В Париже Богдан Шупут был три раза, и если все сложить, то там он провел год своей горькой жизни. Те десять сентябрьских дней в тридцать седьмом, с коротким сном в отеле «Одеон», оказались настоящим началом инфекции. «Инкубационный период» продолжался до февраля тридцать восьмого, его торжественно проводили белые женские платочки и в мужских руках растрепанная газета «Дан». (Поскольку Шупут был сотрудником, то он устроил так, что вышла заметка, где говорилось, что художник «путешествует за свой счет, без чьего либо вспомоществования»).

(В короткой предыстории можно написать, что незадолго до этого Шупут знался с очевидно левой «Студенческой матицей», хотя сам был аполитичным.

Богдан, ну зачем тебе эти бездельники и гуляки, — качал головой Йованович.

Миле, мне до политики нет никакого дела, — уверял Шупут друга. — Я этого избегаю, мне бы стипендию, Париж, Сезанн, правда!)

Комната в Латинском квартале, «Grand Hotel de Suez», и опять разрушительное, инфантильное одиночество, для которого надо было иметь сильные ноги.
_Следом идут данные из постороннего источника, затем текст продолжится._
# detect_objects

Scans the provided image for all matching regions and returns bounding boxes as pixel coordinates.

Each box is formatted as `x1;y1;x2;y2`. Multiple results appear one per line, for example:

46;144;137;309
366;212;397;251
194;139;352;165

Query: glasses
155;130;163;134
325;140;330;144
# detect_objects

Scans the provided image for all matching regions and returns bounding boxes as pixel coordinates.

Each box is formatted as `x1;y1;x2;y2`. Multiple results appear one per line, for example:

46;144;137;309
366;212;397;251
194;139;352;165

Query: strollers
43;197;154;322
«Пиши мне поскорей, а то я сойду сума». Эту фразу Миле Йованович опускает, читая письмо от Богдана Девочке, матери и уснувшему Захарие. Он пропустит еще некоторые фразы, в которых прочитывает укор бедняка, или появляется намек на женщину («Все обычно говорят, избегай наших, что надо найти какую-нибудь француженку. Это непросто, особенно, если не знать языка».)
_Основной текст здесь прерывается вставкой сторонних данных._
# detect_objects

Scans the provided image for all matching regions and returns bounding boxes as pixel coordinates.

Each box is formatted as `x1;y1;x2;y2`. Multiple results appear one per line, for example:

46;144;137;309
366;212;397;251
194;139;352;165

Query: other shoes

Такие вечера чтения все чаще в доме Йовановичей. Шупут неутомимо описывает всё и вся, и после того, как сблизился с земляками. «Счастье, что общество немногочисленно, они старше меня и богаче. С ними и Педжа Милосавлевич, наш, один из лучших. Он мне подсказал, какие краски хорошие, что темные ядовиты, и разные другие вещи». Эти мелкие строки Миле Йованович припомнит позже, когда Богдан в имении будет писать Девочку, нетерпеливо приговаривая: Мне Милосавлевич, Педжа, говорит, что патина — это как едва слышный тон, но, однако этот звук слышен многим поколениям, это он как бы мне, а я ему, что он отлично умеет патинировать рамы!

Посмотрите-ка на нашего Богдана, — подумает друг, — как он повзрослел.

Вечно сижу без денег и почти не ем, и когда уже теряю всякую надежду, меня приглашают на сытную вечеринку или какое-нибудь угощение. Я едва дотянул до 28-го, а один мой приятель, юрист, позвал меня на свою свадьбу. Постой, «… и родила она Первенца…»,[26] и мы ходили в Pavilion Dophine в Булонском лесу… По ночам я везде, лучше всего — кабаре «Boule Blanche», здесь я слушаю негритянский джаз, посланный прямо с неба, нот нет, и они не смотрят друг на друга, а шлягеры так и летят. А в «Casino de Paris» я хожу слушать Мориса Шевалье! И день — тоже авантюра. Так, однажды (видел собственными глазами), просто прогуливаясь перед Нотр-Дам, Глиху, художника, двое агентов увезли в штатском на полицейской машине, а потом, после долгой поездки по Парижу, — забирали всех без разрешения на пребывание, — он провел ночь в кутузке. Едва отпустили, после вмешательства посольства. Потом он мне показывал рисунки из тюрьмы. Слава Богу, ему не поставили клеймо. На следующий день мы с Лубардой побывали у «парижского цирюльника», кто знает, может быть, ловят за длинные волосы! А причина в том, что я там писал только крупные и блестящие вещи, а не как Люба Иванович, курятники и лачуги, — старый город, Миле, истина простая, и тебе она известна: этого мне хватает и дома. Я же в Париж не за нищетой приехал…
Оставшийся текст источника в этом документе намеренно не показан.